The records below must be copied in full, exactly as they read.

[Records contained in a dataset]

────────

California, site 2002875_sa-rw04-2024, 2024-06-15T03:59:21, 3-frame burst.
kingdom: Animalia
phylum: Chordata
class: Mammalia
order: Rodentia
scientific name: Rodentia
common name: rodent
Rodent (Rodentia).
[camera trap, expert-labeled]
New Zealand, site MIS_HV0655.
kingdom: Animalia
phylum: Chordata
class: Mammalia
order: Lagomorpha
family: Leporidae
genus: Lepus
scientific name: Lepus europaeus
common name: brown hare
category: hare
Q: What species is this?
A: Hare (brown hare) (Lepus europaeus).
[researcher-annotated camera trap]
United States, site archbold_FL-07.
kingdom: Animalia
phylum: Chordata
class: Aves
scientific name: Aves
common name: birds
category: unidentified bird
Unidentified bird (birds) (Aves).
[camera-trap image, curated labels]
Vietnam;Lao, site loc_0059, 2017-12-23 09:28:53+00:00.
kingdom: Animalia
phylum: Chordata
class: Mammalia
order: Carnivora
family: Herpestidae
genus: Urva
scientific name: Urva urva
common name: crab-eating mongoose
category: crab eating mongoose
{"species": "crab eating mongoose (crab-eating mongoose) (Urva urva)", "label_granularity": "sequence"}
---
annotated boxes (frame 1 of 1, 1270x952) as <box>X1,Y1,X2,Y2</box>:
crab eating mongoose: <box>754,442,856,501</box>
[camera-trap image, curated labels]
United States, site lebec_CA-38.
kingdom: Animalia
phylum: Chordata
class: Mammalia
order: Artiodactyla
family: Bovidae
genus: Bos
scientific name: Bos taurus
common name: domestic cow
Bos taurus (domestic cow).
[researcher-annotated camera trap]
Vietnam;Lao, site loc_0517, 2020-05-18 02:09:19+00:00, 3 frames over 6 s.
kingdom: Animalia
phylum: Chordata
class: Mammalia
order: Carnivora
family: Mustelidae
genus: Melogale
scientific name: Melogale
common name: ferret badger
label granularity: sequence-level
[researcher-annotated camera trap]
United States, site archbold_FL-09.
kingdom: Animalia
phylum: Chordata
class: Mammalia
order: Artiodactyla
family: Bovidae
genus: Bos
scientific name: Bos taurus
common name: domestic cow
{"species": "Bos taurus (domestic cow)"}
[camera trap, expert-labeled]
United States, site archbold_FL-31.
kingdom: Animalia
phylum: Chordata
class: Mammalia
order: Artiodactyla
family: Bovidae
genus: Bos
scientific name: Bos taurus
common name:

────────

*ANSWER*.
California, site 2002875_sa-rw04-2024, 2024-06-15T03:59:21, 3-frame burst.
kingdom: Animalia
phylum: Chordata
class: Mammalia
order: Rodentia
scientific name: Rodentia
common name: rodent
Rodent (Rodentia).
[camera trap, expert-labeled]
New Zealand, site MIS_HV0655.
kingdom: Animalia
phylum: Chordata
class: Mammalia
order: Lagomorpha
family: Leporidae
genus: Lepus
scientific name: Lepus europaeus
common name: brown hare
category: hare
Q: What species is this?
A: Hare (brown hare) (Lepus europaeus).
[researcher-annotated camera trap]
United States, site archbold_FL-07.
kingdom: Animalia
phylum: Chordata
class: Aves
scientific name: Aves
common name: birds
category: unidentified bird
Unidentified bird (birds) (Aves).
[camera-trap image, curated labels]
Vietnam;Lao, site loc_0059, 2017-12-23 09:28:53+00:00.
kingdom: Animalia
phylum: Chordata
class: Mammalia
order: Carnivora
family: Herpestidae
genus: Urva
scientific name: Urva urva
common name: crab-eating mongoose
category: crab eating mongoose
{"species": "crab eating mongoose (crab-eating mongoose) (Urva urva)", "label_granularity": "sequence"}
---
annotated boxes (frame 1 of 1, 1270x952) as <box>X1,Y1,X2,Y2</box>:
crab eating mongoose: <box>754,442,856,501</box>
[camera-trap image, curated labels]
United States, site lebec_CA-38.
kingdom: Animalia
phylum: Chordata
class: Mammalia
order: Artiodactyla
family: Bovidae
genus: Bos
scientific name: Bos taurus
common name: domestic cow
Bos taurus (domestic cow).
[researcher-annotated camera trap]
Vietnam;Lao, site loc_0517, 2020-05-18 02:09:19+00:00, 3 frames over 6 s.
kingdom: Animalia
phylum: Chordata
class: Mammalia
order: Carnivora
family: Mustelidae
genus: Melogale
scientific name: Melogale
common name: ferret badger
label granularity: sequence-level
[researcher-annotated camera trap]
United States, site archbold_FL-09.
kingdom: Animalia
phylum: Chordata
class: Mammalia
order: Artiodactyla
family: Bovidae
genus: Bos
scientific name: Bos taurus
common name: domestic cow
{"species": "Bos taurus (domestic cow)"}
[camera trap, expert-labeled]
United States, site archbold_FL-31.
kingdom: Animalia
phylum: Chordata
class: Mammalia
order: Artiodactyla
family: Bovidae
genus: Bos
scientific name: Bos taurus
common name:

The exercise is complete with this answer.